Newark, California 94560

 

Re: Registration Statement on Form S-3 (File No. 333-193100)

Ladies and Gentlemen:

We have acted as counsel to StemCells, Inc., a Delaware corporation (the “Company”), in connection with the issuance and sale of up to 30,667,050 shares of the Company’s common stock, $0.01 par value per share (the “Common Shares”), and both Series A warrants to purchase up to 15,333,525 shares of common stock (the “Series A Warrants”) (such shares underlying the Series A Warrants are referred to herein as the “Series A Warrant Shares”) and Series B warrants to purchase up to 23,000,288 shares of common stock (the “Series B Warrants,” collectively with the Series A Warrants, the “Warrants”). The Series A Warrant Shares, the Warrants and the Common Shares (collectively, the “Securities”) will be issued and sold pursuant to the above-referenced registration statement (as amended through the date hereof, the “Registration Statement”), filed by the Company with the Securities and Exchange Commission (the “Commission”) under the Securities Act of 1933 (the “Securities Act”), the base prospectus dated January 8, 2014 (the “Base Prospectus”), the preliminary prospectus supplement dated March 8, 2016 to the Base Prospectus filed with the Commission pursuant to Rule 424(b) under the Act (the “Preliminary Prospectus Supplement”) and the prospectus supplement dated March 9, 2016 to the Base Prospectus filed with the Commission pursuant to Rule 424(b) under the Act (the “Final Prospectus Supplement”) (the Base Prospectus, the Preliminary Prospectus Supplement and the Final Prospectus Supplement are hereinafter referred to as the “Prospectus”). The Securities are being sold pursuant to an underwriting agreement, dated March 9, 2016 (the “Underwriting Agreement”), between the Company and the underwriter named therein.

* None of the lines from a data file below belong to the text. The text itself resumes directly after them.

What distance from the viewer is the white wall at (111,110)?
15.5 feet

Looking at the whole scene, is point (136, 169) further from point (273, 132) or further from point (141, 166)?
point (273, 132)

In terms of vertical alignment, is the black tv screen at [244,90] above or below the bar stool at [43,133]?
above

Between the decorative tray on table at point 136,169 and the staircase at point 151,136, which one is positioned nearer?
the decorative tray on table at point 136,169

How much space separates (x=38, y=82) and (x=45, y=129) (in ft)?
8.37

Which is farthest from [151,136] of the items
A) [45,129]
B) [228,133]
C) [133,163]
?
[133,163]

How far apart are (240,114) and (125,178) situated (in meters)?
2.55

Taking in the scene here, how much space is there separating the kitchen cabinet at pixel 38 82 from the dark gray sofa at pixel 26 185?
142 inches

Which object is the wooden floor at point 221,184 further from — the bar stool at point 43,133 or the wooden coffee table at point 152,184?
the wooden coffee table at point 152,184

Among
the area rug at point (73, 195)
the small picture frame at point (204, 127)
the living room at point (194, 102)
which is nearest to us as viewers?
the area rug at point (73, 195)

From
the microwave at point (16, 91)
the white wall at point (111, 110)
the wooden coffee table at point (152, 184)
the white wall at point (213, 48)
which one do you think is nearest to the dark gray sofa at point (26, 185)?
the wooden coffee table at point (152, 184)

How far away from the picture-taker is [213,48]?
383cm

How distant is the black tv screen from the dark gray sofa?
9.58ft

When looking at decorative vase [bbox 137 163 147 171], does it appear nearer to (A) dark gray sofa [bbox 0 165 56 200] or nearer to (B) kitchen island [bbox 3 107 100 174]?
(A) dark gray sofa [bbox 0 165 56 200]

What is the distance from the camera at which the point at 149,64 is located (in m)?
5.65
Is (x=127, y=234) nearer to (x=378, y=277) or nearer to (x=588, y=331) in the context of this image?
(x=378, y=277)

In connection with this opinion letter, we have examined such certificates, documents and records and have made such investigation of fact and such examination of law as we have deemed appropriate in order to enable us to render the opinions set forth herein. In conducting such investigation, we have relied, without independent verification, upon certificates of officers of the Company, public officials and other appropriate persons.

The opinions expressed below are limited to the laws of the State of New York and Delaware General Corporation Law.


 

 

StemCells, Inc.    -2-   

 

Based upon and subject to the foregoing, we are of the opinion that (i) the Common Shares have been duly authorized and, when issued and delivered pursuant to the Underwriting Agreement against payment of the consideration set forth therein, will be validly issued, fully paid and non-assessable, (ii) the Series A Warrant Shares, when issued and delivered against payment therefor upon the exercise of the Series A Warrants in accordance with the terms therein, will be duly authorized, validly issued, fully paid and non-assessable, and (iii) provided that the Warrants have been duly executed and delivered by the Company and duly delivered to the purchasers thereof against payment therefor, then the Warrants, when issued and sold pursuant to the Underwriting Agreement, will be valid and legally binding obligations of the Company, enforceable against the Company in accordance with their terms, except as enforcement thereof may be limited by bankruptcy, insolvency, reorganization, moratorium or other similar laws relating to or affecting creditors’ rights generally and by general equitable principles (regardless of whether such enforceability is considered in a proceeding at law or in equity) and implied covenants of good faith and fair dealing.

We hereby consent to your filing this opinion as an exhibit to a Current Report on Form 8-K to be incorporated by reference in the Registration Statement and to the use of our name under the caption “Legal Matters” in the Prospectus contained therein. In giving such consent, we do not thereby admit that we are in the category of persons whose consent is required under Sections 7 and 11 of the Securities Act or the rules and regulations of the Commission thereunder.